• **Data for the task**
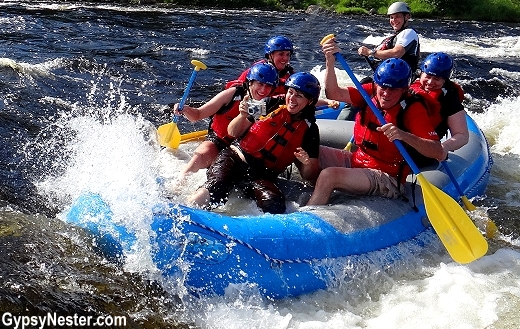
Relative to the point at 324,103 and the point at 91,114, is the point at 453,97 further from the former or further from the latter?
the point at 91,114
...
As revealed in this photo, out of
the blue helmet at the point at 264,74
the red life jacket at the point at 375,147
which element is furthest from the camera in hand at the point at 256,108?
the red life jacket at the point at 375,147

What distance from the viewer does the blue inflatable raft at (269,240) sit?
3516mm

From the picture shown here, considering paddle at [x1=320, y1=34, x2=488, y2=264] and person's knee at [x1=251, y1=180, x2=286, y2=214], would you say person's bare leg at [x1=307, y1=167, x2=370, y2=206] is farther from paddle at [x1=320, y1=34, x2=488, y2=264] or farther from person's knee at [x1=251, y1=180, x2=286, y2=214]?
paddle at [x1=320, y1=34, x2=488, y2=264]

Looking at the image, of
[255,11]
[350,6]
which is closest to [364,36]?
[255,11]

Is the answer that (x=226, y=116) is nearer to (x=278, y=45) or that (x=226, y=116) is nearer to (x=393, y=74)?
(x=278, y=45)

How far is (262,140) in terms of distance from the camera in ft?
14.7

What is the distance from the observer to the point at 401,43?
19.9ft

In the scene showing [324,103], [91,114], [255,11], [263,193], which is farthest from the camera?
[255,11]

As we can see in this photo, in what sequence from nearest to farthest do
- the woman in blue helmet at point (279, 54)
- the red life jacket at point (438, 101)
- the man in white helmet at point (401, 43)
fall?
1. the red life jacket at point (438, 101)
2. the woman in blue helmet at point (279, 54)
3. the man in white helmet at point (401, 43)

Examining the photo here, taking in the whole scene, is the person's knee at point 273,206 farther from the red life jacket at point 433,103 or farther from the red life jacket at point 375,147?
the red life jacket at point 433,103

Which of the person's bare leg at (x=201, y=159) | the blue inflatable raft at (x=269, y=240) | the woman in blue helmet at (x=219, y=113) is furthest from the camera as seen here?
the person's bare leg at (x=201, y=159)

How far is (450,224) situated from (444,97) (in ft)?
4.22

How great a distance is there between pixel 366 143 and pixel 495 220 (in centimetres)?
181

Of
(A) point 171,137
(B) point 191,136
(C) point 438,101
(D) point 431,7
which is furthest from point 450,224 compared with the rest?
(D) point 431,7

• **Exercise aim**
Copy the records between the line holding "As revealed in this photo, out of" and the line holding "3. the man in white helmet at point (401, 43)", inclusive, replacing every "photo" with "snapshot" and changing nothing else.

• **Exercise answer**
As revealed in this snapshot, out of
the blue helmet at the point at 264,74
the red life jacket at the point at 375,147
which element is furthest from the camera in hand at the point at 256,108?
the red life jacket at the point at 375,147

What distance from the viewer does the blue inflatable raft at (269,240) sit?
3516mm

From the picture shown here, considering paddle at [x1=320, y1=34, x2=488, y2=264] and person's knee at [x1=251, y1=180, x2=286, y2=214], would you say person's bare leg at [x1=307, y1=167, x2=370, y2=206] is farther from paddle at [x1=320, y1=34, x2=488, y2=264] or farther from person's knee at [x1=251, y1=180, x2=286, y2=214]?
paddle at [x1=320, y1=34, x2=488, y2=264]

Looking at the image, of
[255,11]
[350,6]
which is closest to [364,36]?
[255,11]

Is the answer that (x=226, y=116) is nearer to (x=278, y=45) or that (x=226, y=116) is nearer to (x=393, y=74)?
(x=278, y=45)

How far is (262,140) in terms of distance from the camera in ft?
14.7

What is the distance from the observer to the point at 401,43?
19.9ft

In the scene showing [324,103], [91,114], [255,11], [263,193], which is farthest from the camera?
[255,11]

As we can see in this snapshot, in what sequence from nearest to farthest do
- the woman in blue helmet at point (279, 54)
- the red life jacket at point (438, 101)
- the man in white helmet at point (401, 43)
fall?
1. the red life jacket at point (438, 101)
2. the woman in blue helmet at point (279, 54)
3. the man in white helmet at point (401, 43)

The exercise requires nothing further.